Sunday, August 15, 2010

   I am high. I am creative.
   It's five am and I don't need sleep. I'm up and down, all night, pouring myself out onto paper with pen one moment, then pouring my contents into the trash bin the next.
   I don't need sleep, I don't need food, and the slow burn of stomach acid in my throat is exquisite, like burbon.
   I draw all night, a light turned on, because I am near essential. I am pure, the clawing in my stomach is the feeling of an empty vessel. When I'm this way, I need myself on paper so I can remember it.
   At 5:17am I get up and walk all around the house, in circles, as fast as I can without creaking the floor boards (fat bitch hear those moaning boards it's because you're fat). I go for exactly 32 minutes, walking ridiculously, flailing my arms and legs, convinced that the extra calories burned from walking this way are worth it.
   I lay down at 7:36am, stare at my cat for a while, and sleep until 12pm. When I wake up, no one's home. I think I remember them leaving. I might. I might not.

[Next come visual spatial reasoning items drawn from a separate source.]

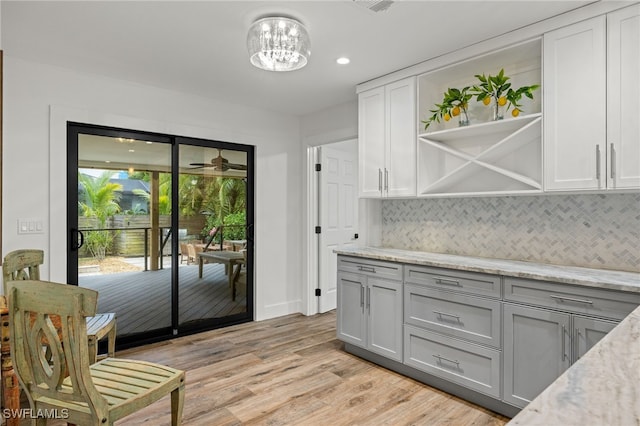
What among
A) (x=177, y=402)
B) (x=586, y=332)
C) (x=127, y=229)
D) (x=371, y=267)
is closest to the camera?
(x=177, y=402)

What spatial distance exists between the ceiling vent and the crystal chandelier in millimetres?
424

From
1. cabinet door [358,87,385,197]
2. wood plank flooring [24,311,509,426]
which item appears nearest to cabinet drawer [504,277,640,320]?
wood plank flooring [24,311,509,426]

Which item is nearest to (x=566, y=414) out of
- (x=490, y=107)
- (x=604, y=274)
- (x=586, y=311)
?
(x=586, y=311)

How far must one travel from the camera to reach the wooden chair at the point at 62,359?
4.98 ft

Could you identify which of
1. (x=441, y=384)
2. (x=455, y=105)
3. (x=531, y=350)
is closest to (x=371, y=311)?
(x=441, y=384)

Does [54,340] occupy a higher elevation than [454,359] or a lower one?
higher

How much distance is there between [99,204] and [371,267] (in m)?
2.59

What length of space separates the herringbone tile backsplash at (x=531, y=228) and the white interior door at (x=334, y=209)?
1.33 metres

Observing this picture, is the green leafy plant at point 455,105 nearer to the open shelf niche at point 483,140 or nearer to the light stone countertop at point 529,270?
the open shelf niche at point 483,140

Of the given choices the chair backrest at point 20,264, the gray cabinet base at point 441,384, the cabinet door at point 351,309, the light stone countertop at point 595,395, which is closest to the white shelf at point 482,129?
the cabinet door at point 351,309

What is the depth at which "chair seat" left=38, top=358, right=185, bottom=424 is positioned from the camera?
163 cm

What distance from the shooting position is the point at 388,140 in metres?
3.41

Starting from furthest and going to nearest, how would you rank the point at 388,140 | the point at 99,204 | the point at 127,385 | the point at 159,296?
1. the point at 159,296
2. the point at 99,204
3. the point at 388,140
4. the point at 127,385

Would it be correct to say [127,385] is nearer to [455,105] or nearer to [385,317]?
[385,317]
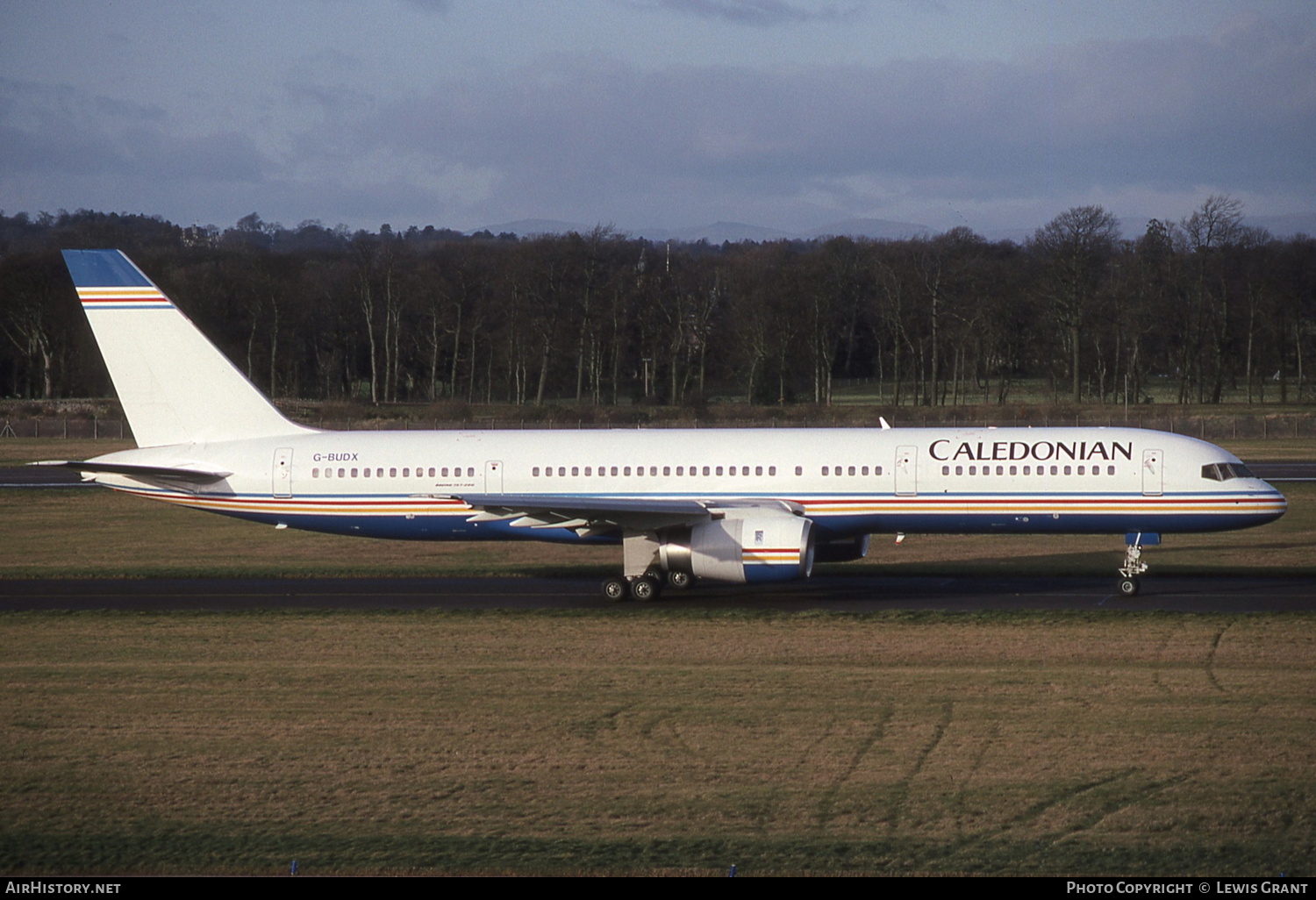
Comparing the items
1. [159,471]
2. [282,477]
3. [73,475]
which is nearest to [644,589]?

   When my eyes open, I switch into drive, walk into the kitchen, burn a piece of toast so the kitchen smells of it, then shake some of its crumbs on a plate before I flush the slice down the toilet. I return to the plate, and smear a little bit of peanut butter on the side of the plate. That's what I would've liked to have this morning; peanut butter toast. So it looks as if I did.
   Afterwards, I run for a while, walk more, and take the last of my newest diet pills. Diet pills, Diet Coke, soup, and laxative tea. That's what the next 71 days will be.
    Tonight, I have 78 calories of vegetable soup waiting for me. Until then, I'm pure.